## [Task prompt]
Extract every line below that contains the string "pixel". Matching is case-sensitive.

## [Given entries]
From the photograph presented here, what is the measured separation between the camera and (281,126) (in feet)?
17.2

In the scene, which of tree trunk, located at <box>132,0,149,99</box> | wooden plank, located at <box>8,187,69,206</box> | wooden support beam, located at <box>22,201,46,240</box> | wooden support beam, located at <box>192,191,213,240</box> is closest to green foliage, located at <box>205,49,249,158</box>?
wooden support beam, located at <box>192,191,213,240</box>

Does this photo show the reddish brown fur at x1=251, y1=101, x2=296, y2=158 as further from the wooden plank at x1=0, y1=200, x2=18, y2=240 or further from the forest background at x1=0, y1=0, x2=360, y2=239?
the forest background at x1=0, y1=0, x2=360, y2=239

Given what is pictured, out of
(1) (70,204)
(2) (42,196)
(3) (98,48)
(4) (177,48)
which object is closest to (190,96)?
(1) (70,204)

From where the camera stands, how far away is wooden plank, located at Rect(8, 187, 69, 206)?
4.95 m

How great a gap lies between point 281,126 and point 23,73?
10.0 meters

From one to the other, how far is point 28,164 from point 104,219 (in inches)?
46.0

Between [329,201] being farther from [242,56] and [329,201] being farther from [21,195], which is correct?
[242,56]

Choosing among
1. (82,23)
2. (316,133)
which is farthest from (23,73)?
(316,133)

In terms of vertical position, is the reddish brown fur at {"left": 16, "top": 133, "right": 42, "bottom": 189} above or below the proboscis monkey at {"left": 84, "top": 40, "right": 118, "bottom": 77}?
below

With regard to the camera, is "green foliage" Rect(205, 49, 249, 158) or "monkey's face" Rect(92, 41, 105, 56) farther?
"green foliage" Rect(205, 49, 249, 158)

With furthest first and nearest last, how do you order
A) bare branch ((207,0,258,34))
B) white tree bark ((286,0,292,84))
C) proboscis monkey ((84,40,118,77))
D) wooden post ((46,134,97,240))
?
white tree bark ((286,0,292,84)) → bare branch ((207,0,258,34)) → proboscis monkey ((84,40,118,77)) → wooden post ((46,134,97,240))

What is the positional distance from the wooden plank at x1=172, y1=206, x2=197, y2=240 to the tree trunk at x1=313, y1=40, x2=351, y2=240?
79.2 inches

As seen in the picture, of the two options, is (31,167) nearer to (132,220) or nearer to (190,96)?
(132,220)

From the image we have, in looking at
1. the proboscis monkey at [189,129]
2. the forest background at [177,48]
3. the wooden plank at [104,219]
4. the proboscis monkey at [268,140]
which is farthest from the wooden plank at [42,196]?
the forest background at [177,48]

---

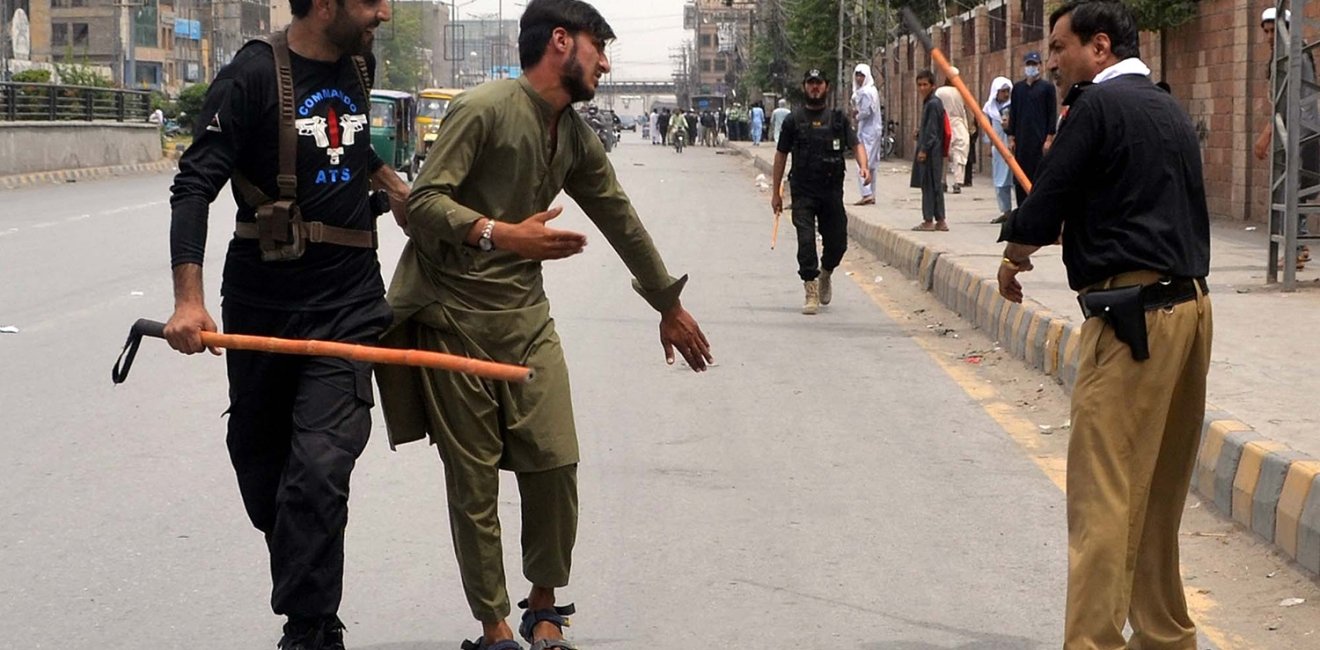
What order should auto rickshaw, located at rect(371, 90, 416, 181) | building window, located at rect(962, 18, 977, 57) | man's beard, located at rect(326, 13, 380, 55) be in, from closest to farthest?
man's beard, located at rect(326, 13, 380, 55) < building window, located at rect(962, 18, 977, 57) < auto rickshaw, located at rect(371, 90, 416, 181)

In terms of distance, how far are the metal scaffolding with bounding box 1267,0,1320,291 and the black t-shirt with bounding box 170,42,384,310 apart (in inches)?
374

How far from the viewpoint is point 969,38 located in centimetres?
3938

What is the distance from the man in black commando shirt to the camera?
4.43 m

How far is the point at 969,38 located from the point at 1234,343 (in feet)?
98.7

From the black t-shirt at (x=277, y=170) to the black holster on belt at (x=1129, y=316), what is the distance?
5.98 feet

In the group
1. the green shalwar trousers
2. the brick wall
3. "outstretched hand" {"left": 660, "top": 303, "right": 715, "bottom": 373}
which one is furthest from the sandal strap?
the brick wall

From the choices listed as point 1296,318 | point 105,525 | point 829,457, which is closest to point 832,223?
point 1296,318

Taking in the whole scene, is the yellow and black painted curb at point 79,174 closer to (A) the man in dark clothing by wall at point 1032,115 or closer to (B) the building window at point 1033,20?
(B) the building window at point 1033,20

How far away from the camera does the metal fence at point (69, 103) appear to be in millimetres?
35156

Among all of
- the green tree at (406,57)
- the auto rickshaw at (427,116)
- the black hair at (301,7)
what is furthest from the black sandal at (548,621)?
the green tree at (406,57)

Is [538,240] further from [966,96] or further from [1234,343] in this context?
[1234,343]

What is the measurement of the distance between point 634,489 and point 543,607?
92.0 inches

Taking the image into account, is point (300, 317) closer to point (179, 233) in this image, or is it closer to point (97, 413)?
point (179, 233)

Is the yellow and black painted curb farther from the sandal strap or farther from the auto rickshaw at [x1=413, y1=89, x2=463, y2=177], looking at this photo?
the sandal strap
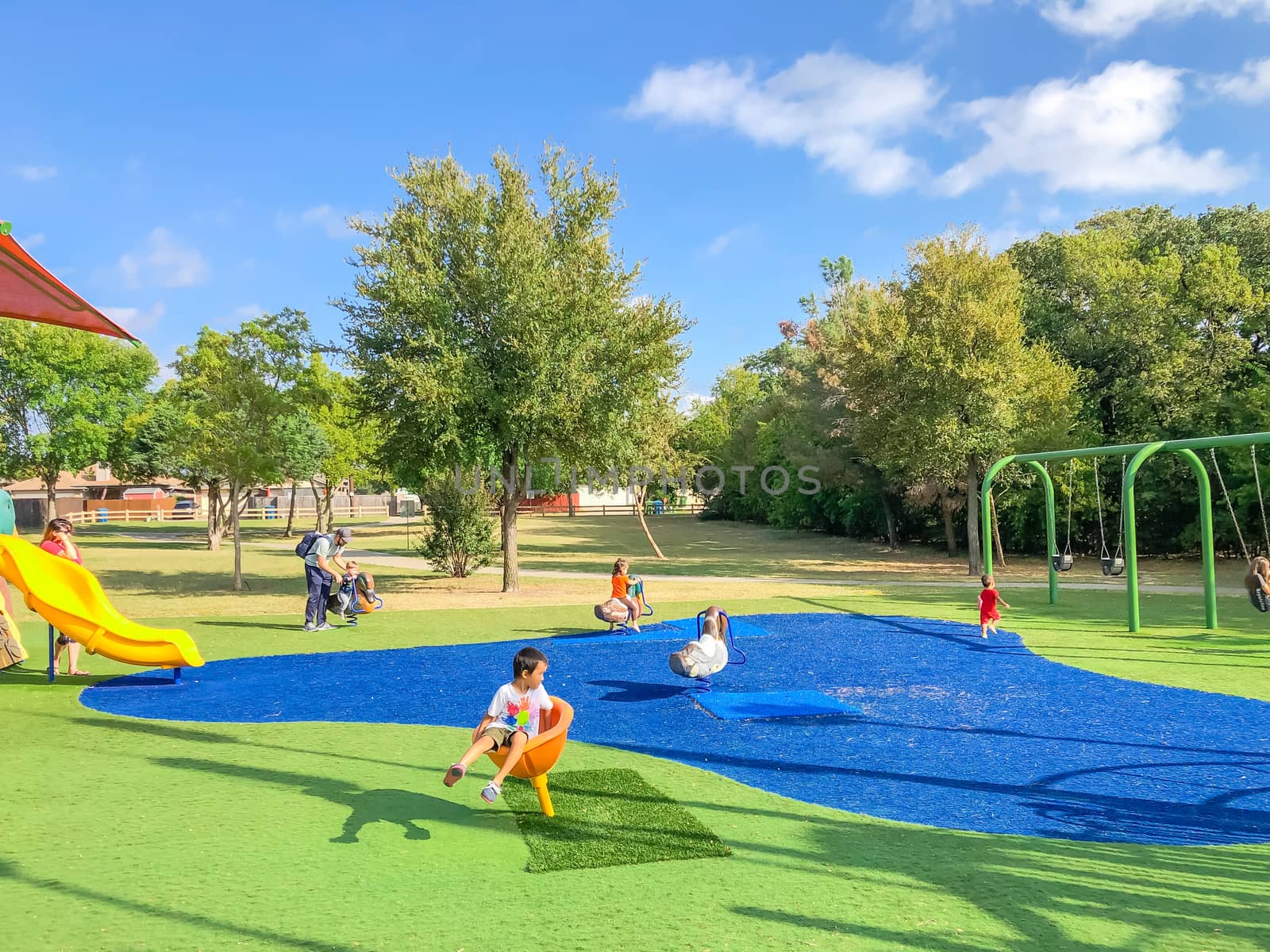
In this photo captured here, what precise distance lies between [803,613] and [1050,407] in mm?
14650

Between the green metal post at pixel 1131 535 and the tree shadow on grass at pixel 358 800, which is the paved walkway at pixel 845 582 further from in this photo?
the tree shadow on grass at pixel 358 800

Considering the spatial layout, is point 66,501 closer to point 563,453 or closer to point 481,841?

...

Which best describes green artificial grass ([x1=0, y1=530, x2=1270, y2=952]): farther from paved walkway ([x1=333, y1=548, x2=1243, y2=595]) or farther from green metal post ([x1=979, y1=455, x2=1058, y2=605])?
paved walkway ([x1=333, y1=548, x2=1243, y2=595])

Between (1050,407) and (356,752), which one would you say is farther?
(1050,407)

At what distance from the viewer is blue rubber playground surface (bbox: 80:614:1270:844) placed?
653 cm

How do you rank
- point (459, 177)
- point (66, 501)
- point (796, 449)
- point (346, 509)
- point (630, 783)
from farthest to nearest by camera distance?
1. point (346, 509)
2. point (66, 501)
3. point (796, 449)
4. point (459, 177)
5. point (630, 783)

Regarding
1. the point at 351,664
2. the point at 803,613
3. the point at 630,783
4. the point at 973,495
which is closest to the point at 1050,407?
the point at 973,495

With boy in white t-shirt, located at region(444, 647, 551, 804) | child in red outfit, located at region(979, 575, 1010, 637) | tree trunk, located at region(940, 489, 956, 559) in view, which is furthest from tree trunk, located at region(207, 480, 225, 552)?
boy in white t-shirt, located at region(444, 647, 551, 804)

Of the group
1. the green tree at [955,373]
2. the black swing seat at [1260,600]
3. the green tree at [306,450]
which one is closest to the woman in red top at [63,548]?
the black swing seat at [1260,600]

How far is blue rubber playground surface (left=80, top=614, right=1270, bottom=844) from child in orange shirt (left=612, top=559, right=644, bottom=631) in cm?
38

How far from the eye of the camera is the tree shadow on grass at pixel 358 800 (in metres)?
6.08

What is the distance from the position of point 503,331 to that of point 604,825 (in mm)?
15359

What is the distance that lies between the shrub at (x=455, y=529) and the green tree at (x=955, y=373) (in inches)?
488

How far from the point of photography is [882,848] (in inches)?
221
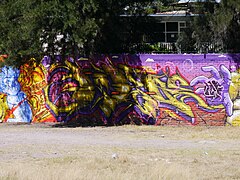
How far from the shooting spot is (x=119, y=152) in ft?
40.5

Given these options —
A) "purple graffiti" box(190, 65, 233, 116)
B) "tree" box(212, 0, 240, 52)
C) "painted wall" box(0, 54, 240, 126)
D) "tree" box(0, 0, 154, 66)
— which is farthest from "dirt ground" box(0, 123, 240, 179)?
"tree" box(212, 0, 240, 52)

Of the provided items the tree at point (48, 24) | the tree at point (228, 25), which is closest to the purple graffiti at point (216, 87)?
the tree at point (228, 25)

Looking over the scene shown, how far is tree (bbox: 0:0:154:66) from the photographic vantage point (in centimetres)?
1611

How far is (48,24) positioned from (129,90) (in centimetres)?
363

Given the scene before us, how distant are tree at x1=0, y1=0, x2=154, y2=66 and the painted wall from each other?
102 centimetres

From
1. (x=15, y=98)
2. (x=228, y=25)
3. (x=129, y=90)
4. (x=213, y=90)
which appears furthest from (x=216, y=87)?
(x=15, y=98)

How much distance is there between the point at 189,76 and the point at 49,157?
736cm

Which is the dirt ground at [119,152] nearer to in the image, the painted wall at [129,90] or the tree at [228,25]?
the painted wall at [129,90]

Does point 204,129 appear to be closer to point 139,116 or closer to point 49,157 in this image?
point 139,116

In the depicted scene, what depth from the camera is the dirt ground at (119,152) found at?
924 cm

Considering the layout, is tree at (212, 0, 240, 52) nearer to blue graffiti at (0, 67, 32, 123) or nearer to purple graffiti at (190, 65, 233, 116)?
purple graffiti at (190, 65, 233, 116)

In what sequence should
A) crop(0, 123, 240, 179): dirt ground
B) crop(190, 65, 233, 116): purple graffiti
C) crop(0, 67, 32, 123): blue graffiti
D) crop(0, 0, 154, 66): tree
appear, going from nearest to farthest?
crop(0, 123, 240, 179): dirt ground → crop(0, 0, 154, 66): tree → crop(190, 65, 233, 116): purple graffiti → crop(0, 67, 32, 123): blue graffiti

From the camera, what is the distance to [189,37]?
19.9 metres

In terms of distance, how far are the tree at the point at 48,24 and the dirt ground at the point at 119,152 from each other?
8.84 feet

## [Result of the exercise]
Between the green metal post at pixel 1131 535 and the tree shadow on grass at pixel 358 800, which is the paved walkway at pixel 845 582 further from in this photo?
the tree shadow on grass at pixel 358 800
How far from the eye of the camera is the tree shadow on grass at pixel 358 800 (in metres)?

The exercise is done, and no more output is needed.